Не спеша гном стал раздеваться. Снял шлем и кольчугу, отстегнул поножи и наручи. Подумав, снял кожаную, подбитую войлоком рубаху. Вместо нее достал из заплечного мешка кузнечный фартук. Проверил воду в бачке, рядом с горном.

«Ах ты, пропасть, — мысленно выругался Оин. — Угля-то нет».

В сердцах он содрал с себя фартук. Еще раз невнятно выругавшись, он начал натягивать снятую ранее одежду обратно. Чтобы достать уголь потребуется целый день, а может и больше.

Протиснувшись в кольчугу он вдруг ощутил жар, сухой и жгучий, что шел прямо от горна. Недоверчиво потрогал чугунную чашу. Горячая. Все еще с известной долей недоверия он взял с полки первую попавшуюся заготовку и бросил ее на красные кирпичи. Сначала ничего не происходило, но уже через несколько минут гном почувствовал, как нагрелся металл. А еще через столько же времени заготовка засветилась темно-бордовым цветом и продолжала накаляться далее.

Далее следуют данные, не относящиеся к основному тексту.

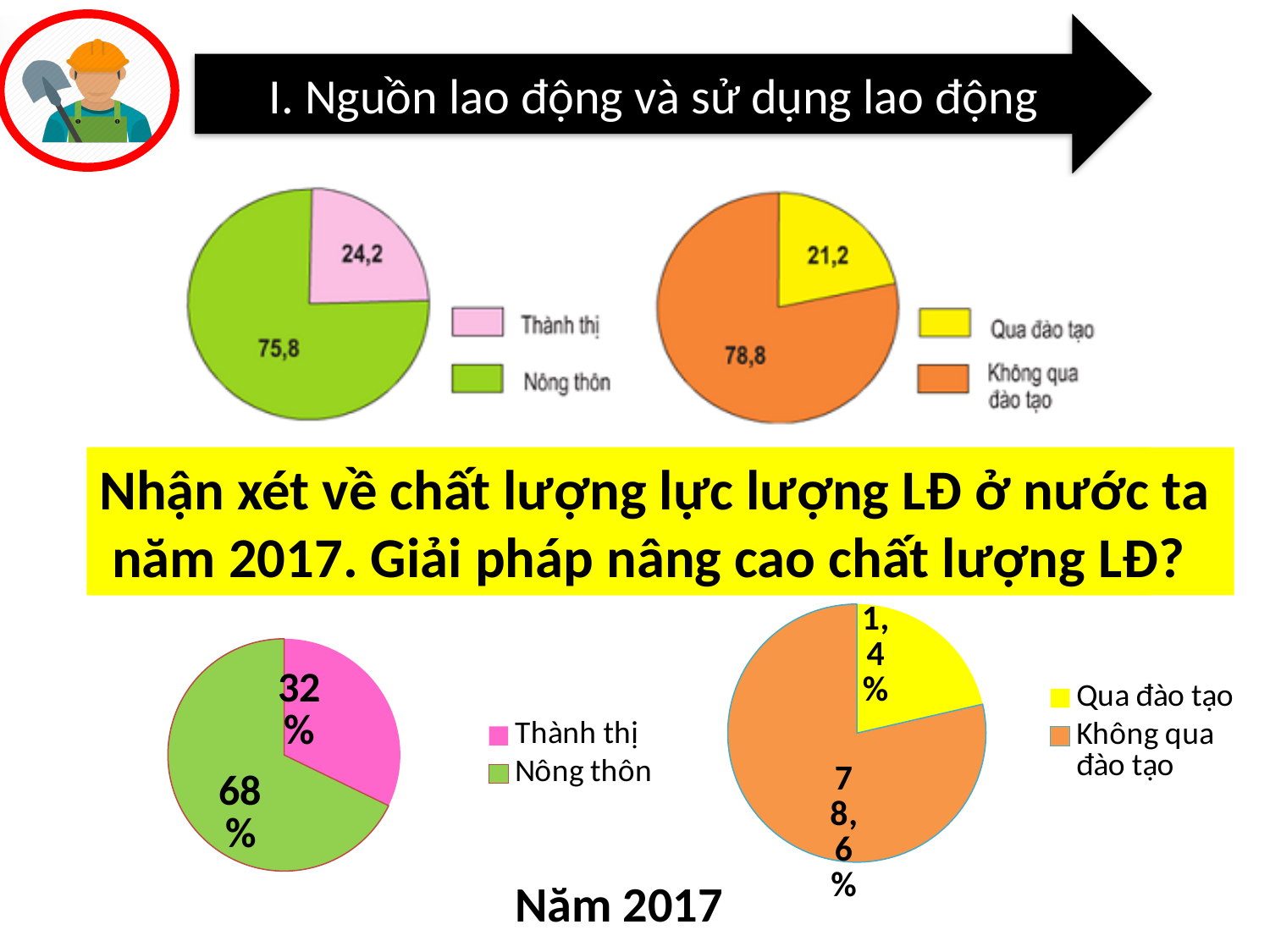
In the top-left pie chart, what is the value for Thành thị? 24,2 In the top-right pie chart, what is the value for Qua đào tạo? 21,2 In the top-left pie chart, which category has the largest slice? Nông thôn In the top-left pie chart, what is the value for Nông thôn? 75,8 In the top-right pie chart, which category has the smallest slice? Qua đào tạo What type of chart is the bottom-left chart on the slide? Pie chart How many entries does the legend of the bottom-right pie chart list? 2 In the bottom-left pie chart (Năm 2017), what is the value for Nông thôn? 68% In the bottom-left pie chart (Năm 2017), what is the value for Thành thị? 32% In the top-right pie chart, what is the value for Không qua đào tạo? 78,8 In the bottom-right pie chart (Năm 2017), what is the value for Không qua đào tạo? 78,6% In the bottom-left pie chart (Năm 2017), what is the difference between Nông thôn and Thành thị? 36%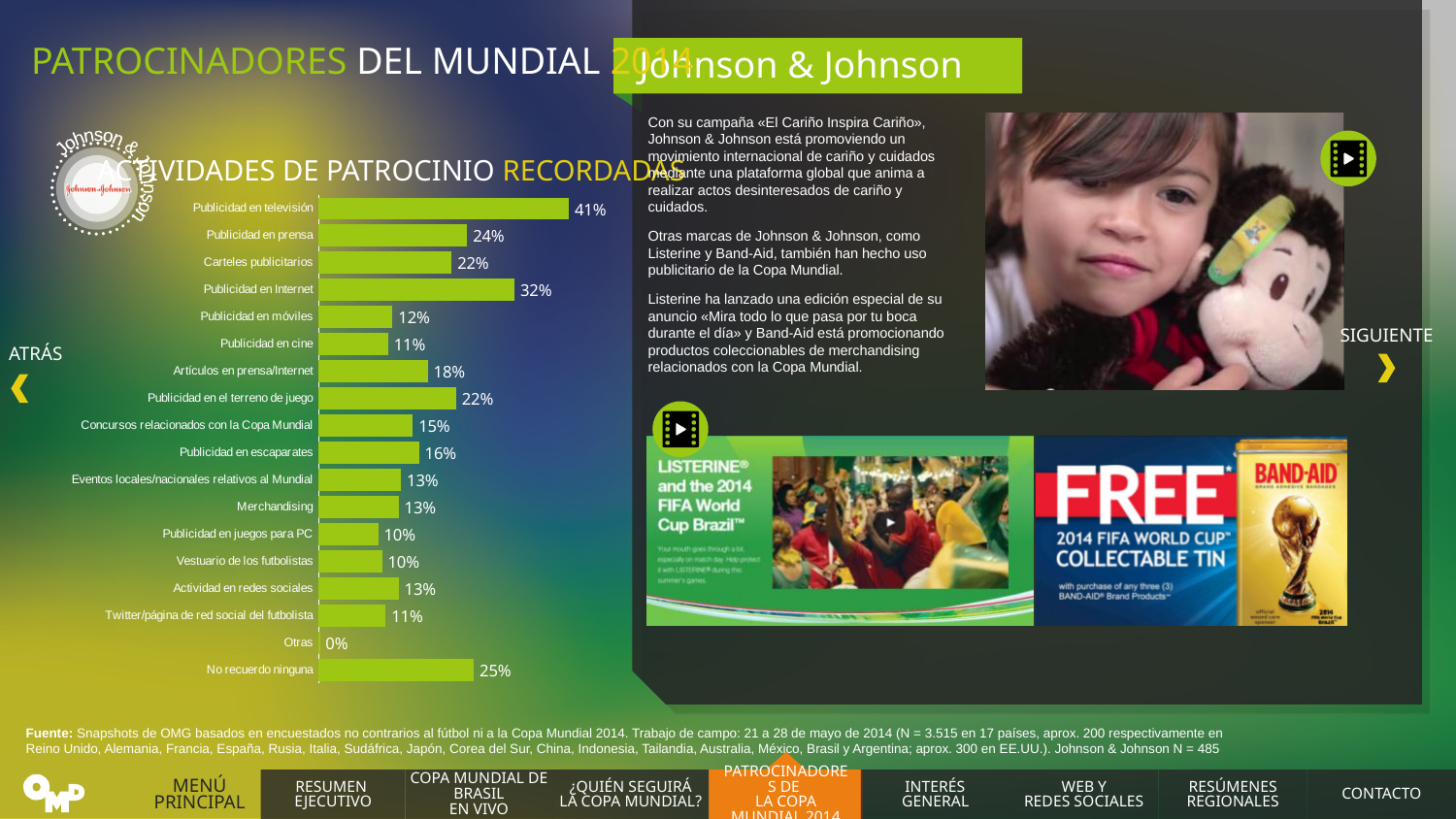
What kind of chart is shown on the slide? Bar chart What is the title of the chart? ACTIVIDADES DE PATROCINIO RECORDADAS Which category has the highest value in the chart? Publicidad en televisión What is the difference between the values for No recuerdo ninguna and Publicidad en prensa? 1% What value is shown for Publicidad en Internet? 32% How many categories are shown in the chart? 18 Which category has the lowest value in the chart? Otras What value is shown for Publicidad en televisión? 41% What value is shown for No recuerdo ninguna? 25% What value is shown for Merchandising? 13% Which is larger, the value for Publicidad en prensa or the value for Artículos en prensa/Internet? Publicidad en prensa What is the difference between the values for Publicidad en televisión and Publicidad en Internet? 9%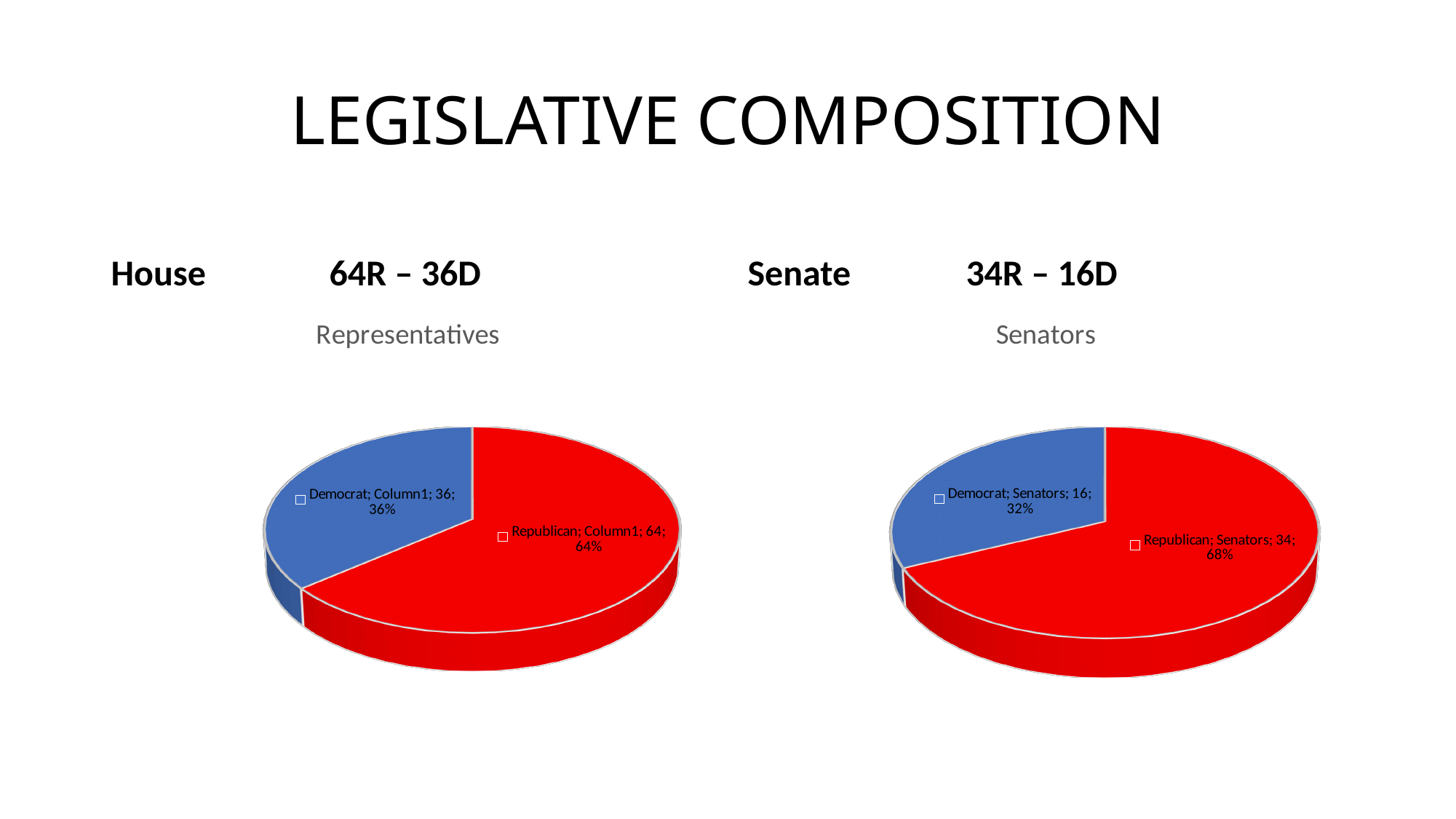
What kind of chart is the Senators chart? Pie chart In the Senators chart, what value is shown for Republican? 34 In the Senators chart, what is the difference between the Republican and Democrat values? 18 In the Representatives chart, what share of the pie does the Democrat slice represent? 36% In the Senators chart, what value is shown for Democrat? 16 In the Senators chart, what share of the pie does the Republican slice represent? 68% In the Representatives chart, what value is shown for Democrat? 36 In the Representatives chart, what value is shown for Republican? 64 In the Representatives chart, which category has the largest slice? Republican How many slices does the Representatives chart have? 2 In the Representatives chart, what is the total of the Republican and Democrat values? 100 In the Senators chart, which category has the smallest slice? Democrat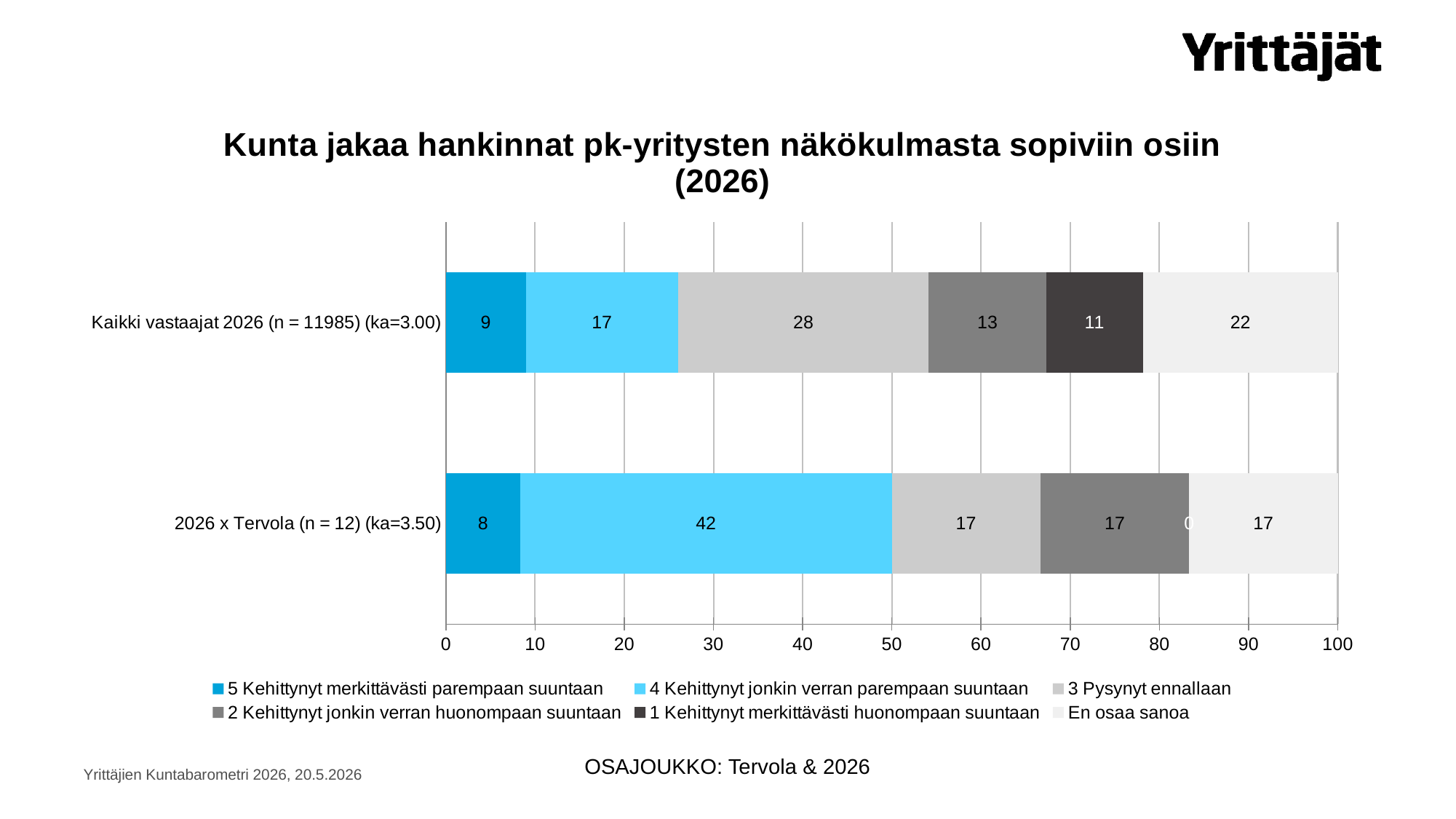
Which series has the largest value in the "2026 x Tervola (n = 12) (ka=3.50)" bar? 4 Kehittynyt jonkin verran parempaan suuntaan What is the value of "En osaa sanoa" for "Kaikki vastaajat 2026 (n = 11985) (ka=3.00)"? 22 What is the value of "1 Kehittynyt merkittävästi huonompaan suuntaan" for "2026 x Tervola (n = 12) (ka=3.50)"? 0 What is the difference between the "4 Kehittynyt jonkin verran parempaan suuntaan" values for "2026 x Tervola (n = 12) (ka=3.50)" and "Kaikki vastaajat 2026 (n = 11985) (ka=3.00)"? 25 How many categories (bars) are shown in the chart? 2 How many series does the legend list? 6 What is the value of "4 Kehittynyt jonkin verran parempaan suuntaan" for "2026 x Tervola (n = 12) (ka=3.50)"? 42 Which category has the larger value for "3 Pysynyt ennallaan": "Kaikki vastaajat 2026 (n = 11985) (ka=3.00)" or "2026 x Tervola (n = 12) (ka=3.50)"? Kaikki vastaajat 2026 (n = 11985) (ka=3.00) What kind of chart is shown on the slide? Stacked bar chart What is the value of "3 Pysynyt ennallaan" for "Kaikki vastaajat 2026 (n = 11985) (ka=3.00)"? 28 Which series has the smallest value in the "Kaikki vastaajat 2026 (n = 11985) (ka=3.00)" bar? 5 Kehittynyt merkittävästi parempaan suuntaan What is the title of the chart? Kunta jakaa hankinnat pk-yritysten näkökulmasta sopiviin osiin (2026)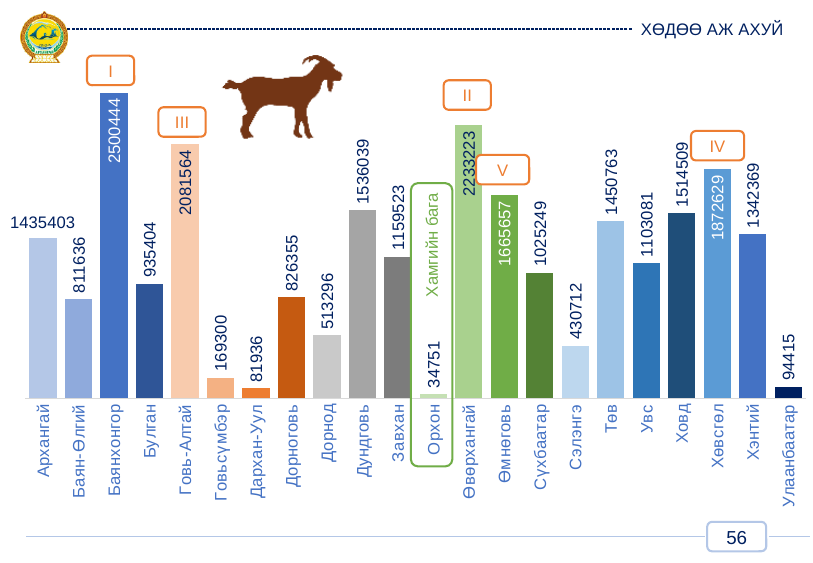
How many categories are shown on the chart? 22 Which category has the highest value? Баянхонгор What is the difference between the values for Баянхонгор and Өвөрхангай? 267221 What is the value shown for Хөвсгөл? 1872629 Which category's bar is marked with the label "Хамгийн бага"? Орхон Which category has the lowest value? Орхон What is the value shown for Сэлэнгэ? 430712 What kind of chart is shown on the slide? Bar chart What is the value shown for Орхон? 34751 What is the value shown for Баянхонгор? 2500444 Which has a larger value, Дундговь or Ховд? Дундговь What is the difference between the values for Говь-Алтай and Хөвсгөл? 208935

Оин знал, что стена перед горном скрывает в себе дверь. Но даже своим умением «чувствовать вещи» он не мог уловить ее присутствия. Во всем мире, это было, наверное, последнее и единственное место, где магия гномов оставалась действительно сильной. Ее присутствие ощущалось всюду. Например, в наковальне, которую, по преданию, вытесал из скалы государь Дарин. В горне, который нагревался сам по себе, без всяких мехов и угля. В молоте-ручнике, что подарил Дарину сам Махал-Создатель и который приходился каждому по руке. Говорят, что этот молот невозможно украсть или даже вынести из кузницы Дарина. Потолок грота скрывался во тьме, стены поднимались на немыслимую высоту. Предания гласили, что волшебным образом этот грот соединен с кузницей Махала, и создатель гномов сверху может наблюдать за работой своих сыновей. Магия была и в двери, которую нельзя было открыть никакими силами.